A list is a mutable data collection, i.e. the collection in the list can be modified. Here is an example:

In [None]:
list_1 = [1, 2, 3, 4, 5]

In this list, we have 5 different items that have the value: 1, 2, 3, 4 and 5 respectively. We can access each item in the list via its index (which corresponds to its position in the list) :

In [None]:
print(list_1[3])

4


Warning: in python, the numbering of indices always starts at 0!

#### Change items in a list

As we said in our introduction, a list is mutable. That is, you can change the items that are already present in the list by specifying the index of the item you want to change. For example, you can specify the index of the item you want to change:

In [None]:
list_1[3] = 17
print(list_1)

[1, 2, 3, 17, 5]


Lists can therefore be useful if you need access to items in the data collection in order to modify them.

#### Add items to a list

Items can be added to a list in different ways:


*   The operator `+`
*   `.append()`
*   `.extend()`

In [1]:
list_1 = [1, 2, 3, 4, 5]
add_1 = ["hello"]
list_1 = list_1 + add_1
print(list_1)

[1, 2, 3, 4, 5, 'hello']


In [2]:
# Add of a single element with append
list_2 = [1, 2, 3, 4, 5]
add_2 = 'test' # with append, we don't need brackets anymore "[]"

list_2.append(add_2)
print(list_2)

[1, 2, 3, 4, 5, 'test']


The `.append()` function is limited to one item addition. If you want to add several items to a list with this function, the program will consider these several items as a single list, this list becoming a single item added to your first list. See instead an example:

In [None]:
list_3 = [1, 2, 3, 4, 5]
add_3 = ['test1', 'test2', 'test3']
list_3.append(add_3)
print(list_3)

[1, 2, 3, 4, 5, ['test1', 'test2', 'test3']]


The `.extend()` function solves this problem by adding each item one by one to the first list. So here it is:

In [None]:
# Add a list to the end of an other (concatenate)
list_4 = [1, 2, 3, 4, 5]
add_4 = ['test1', 'test2', 'test3']
list_4.extend(add_4)
print(list_4)

[1, 2, 3, 4, 5, 'test1', 'test2', 'test3']
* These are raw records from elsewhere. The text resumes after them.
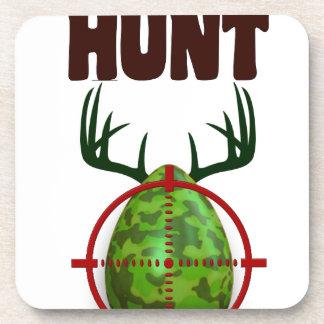 easter funny design, Born to hunt deer egg shooter Drink Coasters
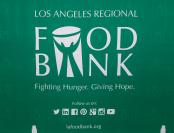 The event was held at the Los Angeles Regional Food Bank.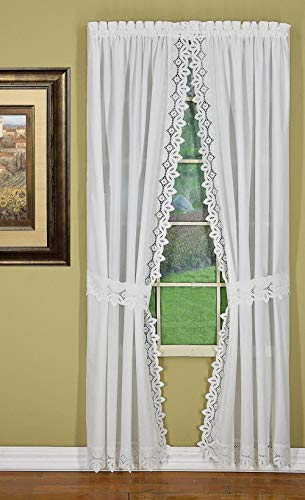 Today's Curtain Heirloom Eyelet Embroidered Cutwork Battenberg Style Window Collection (Ecru, 80W x 63L Panel Pair with Tiebacks)
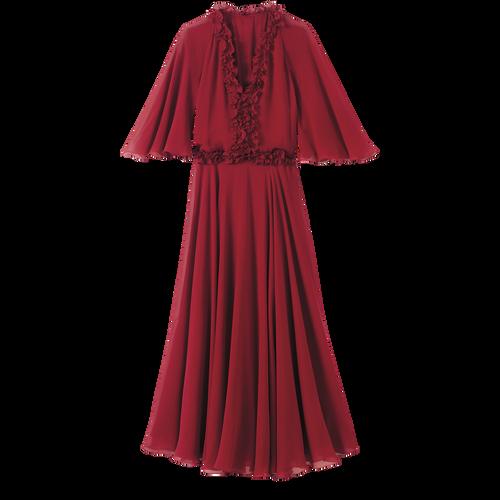 Spring-Summer 2021 Collection Midi dress, Sienna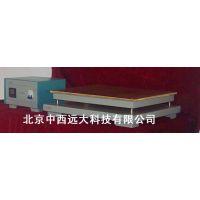 中西 (HLL特价)数显式可调型电热板 型号:WY02/CHB-05 库号:M318460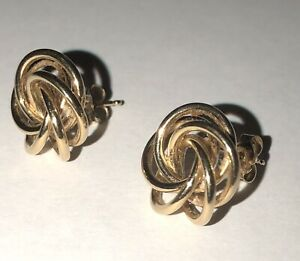Lovely 14 Karat Gold Swirl Earrings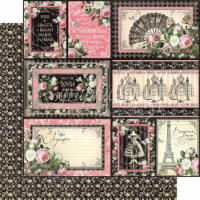Elegance Double-Sided Cardstock 12 X12 -Irresistible - 1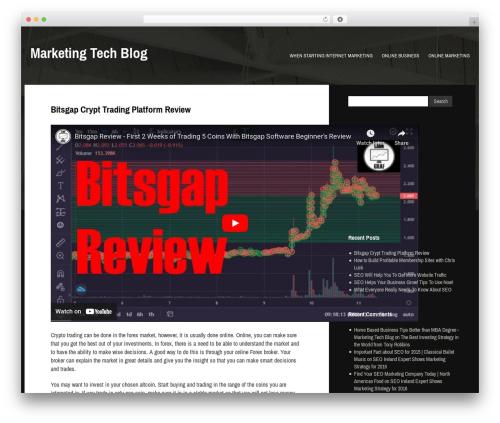 Gibson WordPress blog template - mtb-blog.com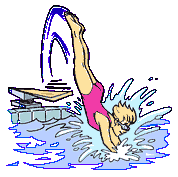 Diving  Png image #4443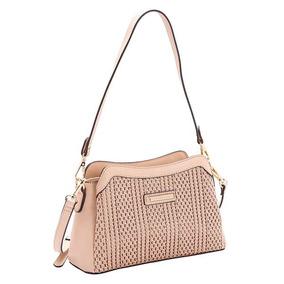 3bb06fc5d Bolsa Capim Dourado - Bolsas Chenson de Outros Materiais Femininas ...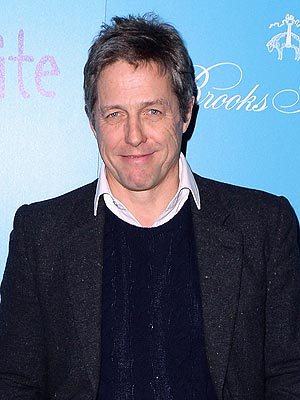 Hugh Grant Welcomes Fo...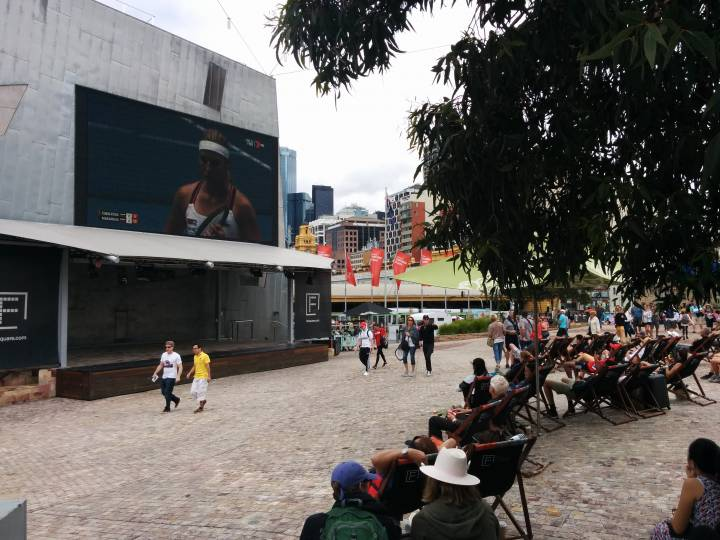 Federation Square with mega screen for the Australian Open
#### Remove items from a list

The last thing you need to see is how to remove items from a list. There are three ways to do this:
*   `del()`
*   `.remove()`
*   `pop()`

In the same way, let's try to understand by example:

In [None]:
list_1 = [1, 2, 4]
del(list_1[1])
print(list_1)

[1, 4]


In [None]:
list_1 = [1, 2, 4]
list_1.remove(1)
print(list_1)

[2, 4]


The main difference between `del()` and `remove()` is that the first function allows you to delete an element via its index, while the second function allows you to delete an element via the value of the element (in this case _1_). Depending on your issues, you may need one more than the other.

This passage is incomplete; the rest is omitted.